--- PAGE TEXT Enclosed Below ---

Organ sales are illegal in the United States and most other countries (Iran is a partial exception). The National Organ Transplantation Act of 1984 states, “it shall be unlawful for any person to knowingly acquire, receive, or otherwise transfer any human organ for valuable consideration for use in human transplantation if the transfer affects interstate commerce.” The penalty for breaking the law is a fine of $50,000 or up to five years in prison, or both.
In Libertarian Land, organ markets are legal. This makes everyone better off.
Consider first kidneys. People have two but can live normally with one. If the kidney market were legal, a person whose kidneys fail could purchase from a willing seller, and both could then live healthy lives.
The seller would risk that their remaining kidney might cease to function, but in a legal market, the supply of kidneys would be large and the price low, so such persons could likely buy a kidney from some future seller.
The situation is similar for liver transplants; recipients need only a partial transplant, and the donor’s remaining liver regenerates.
What about more extreme cases, where someone wants to sell a heart or other vital organ?
Such behavior might sound irrational, but imagine an aging parent in poor health (unrelated to their heart) who could earn a large sum by, in effect, committing suicide and selling their heart. The income might make it possible for that person’s children to attend better schools, or migrate to a safer country, or escape poverty. All at little cost to the quantity or quality of the seller’s life.

--- End of Enclosed PAGE TEXT ---

WORK ORDER 1
Translate this sentence from the organ-market text into Spanish: "The situation is similar for liver transplants; recipients need only a partial transplant, and the donor’s remaining liver regenerates."
WORK ORDER 2
Does each statement agree with the organ-market text? Answer yes or no for each and quote the deciding words. (a) Under the 1984 act, a person can get both a fine and prison time. (b) Iran bans organ sales with no exception. (c) People who receive a liver transplant need a whole new liver.
WORK ORDER 3
Quote the organ-market text between "Organ sales are" and "everyone better off.", inclusive.

--- DATASET CONTENT Enclosed Below ---

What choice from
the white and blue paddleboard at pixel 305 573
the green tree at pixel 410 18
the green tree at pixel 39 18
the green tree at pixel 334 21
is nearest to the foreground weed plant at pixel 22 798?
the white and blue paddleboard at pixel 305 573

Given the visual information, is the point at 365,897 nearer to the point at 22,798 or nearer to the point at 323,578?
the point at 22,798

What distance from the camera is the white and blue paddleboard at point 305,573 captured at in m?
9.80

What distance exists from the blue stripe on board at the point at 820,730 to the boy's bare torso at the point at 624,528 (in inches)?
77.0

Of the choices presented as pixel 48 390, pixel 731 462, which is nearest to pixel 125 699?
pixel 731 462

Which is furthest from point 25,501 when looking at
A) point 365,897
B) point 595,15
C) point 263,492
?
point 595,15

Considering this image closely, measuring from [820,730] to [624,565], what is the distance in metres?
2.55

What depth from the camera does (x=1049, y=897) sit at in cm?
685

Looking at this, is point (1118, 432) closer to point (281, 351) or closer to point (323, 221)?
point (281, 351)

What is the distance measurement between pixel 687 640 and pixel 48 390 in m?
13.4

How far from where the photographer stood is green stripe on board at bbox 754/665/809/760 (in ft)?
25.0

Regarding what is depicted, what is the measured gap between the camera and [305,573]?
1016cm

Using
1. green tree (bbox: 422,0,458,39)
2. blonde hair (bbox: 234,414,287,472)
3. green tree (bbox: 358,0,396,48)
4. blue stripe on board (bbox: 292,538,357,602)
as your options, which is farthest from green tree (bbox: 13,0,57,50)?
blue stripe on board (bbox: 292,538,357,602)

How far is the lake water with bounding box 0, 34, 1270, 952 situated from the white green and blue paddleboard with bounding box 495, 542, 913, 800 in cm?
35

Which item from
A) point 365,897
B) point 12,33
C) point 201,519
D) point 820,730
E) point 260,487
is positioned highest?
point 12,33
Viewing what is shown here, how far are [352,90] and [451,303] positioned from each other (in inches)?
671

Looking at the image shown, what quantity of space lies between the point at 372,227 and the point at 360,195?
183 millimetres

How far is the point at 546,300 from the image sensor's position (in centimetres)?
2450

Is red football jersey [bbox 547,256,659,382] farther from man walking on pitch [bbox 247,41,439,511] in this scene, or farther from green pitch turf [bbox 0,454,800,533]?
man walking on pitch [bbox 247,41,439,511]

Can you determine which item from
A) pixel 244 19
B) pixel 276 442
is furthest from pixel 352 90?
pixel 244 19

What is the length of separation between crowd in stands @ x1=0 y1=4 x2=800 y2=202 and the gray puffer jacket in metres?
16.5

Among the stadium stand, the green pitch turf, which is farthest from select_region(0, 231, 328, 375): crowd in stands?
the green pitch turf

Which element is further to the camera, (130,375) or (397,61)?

--- End of Enclosed DATASET CONTENT ---

PROBLEM SOLUTION 1
La situación es similar en los trasplantes de hígado; los receptores solo necesitan un trasplante parcial, y el hígado restante del donante se regenera.

PROBLEM SOLUTION 2
(a) Yes: "a fine of $50,000 or up to five years in prison, or both."
(b) No: "(Iran is a partial exception)"
(c) No: "recipients need only a partial transplant"

PROBLEM SOLUTION 3
Organ sales are illegal in the United States and most other countries (Iran is a partial exception). The National Organ Transplantation Act of 1984 states, “it shall be unlawful for any person to knowingly acquire, receive, or otherwise transfer any human organ for valuable consideration for use in human transplantation if the transfer affects interstate commerce.” The penalty for breaking the law is a fine of $50,000 or up to five years in prison, or both.
In Libertarian Land, organ markets are legal. This makes everyone better off.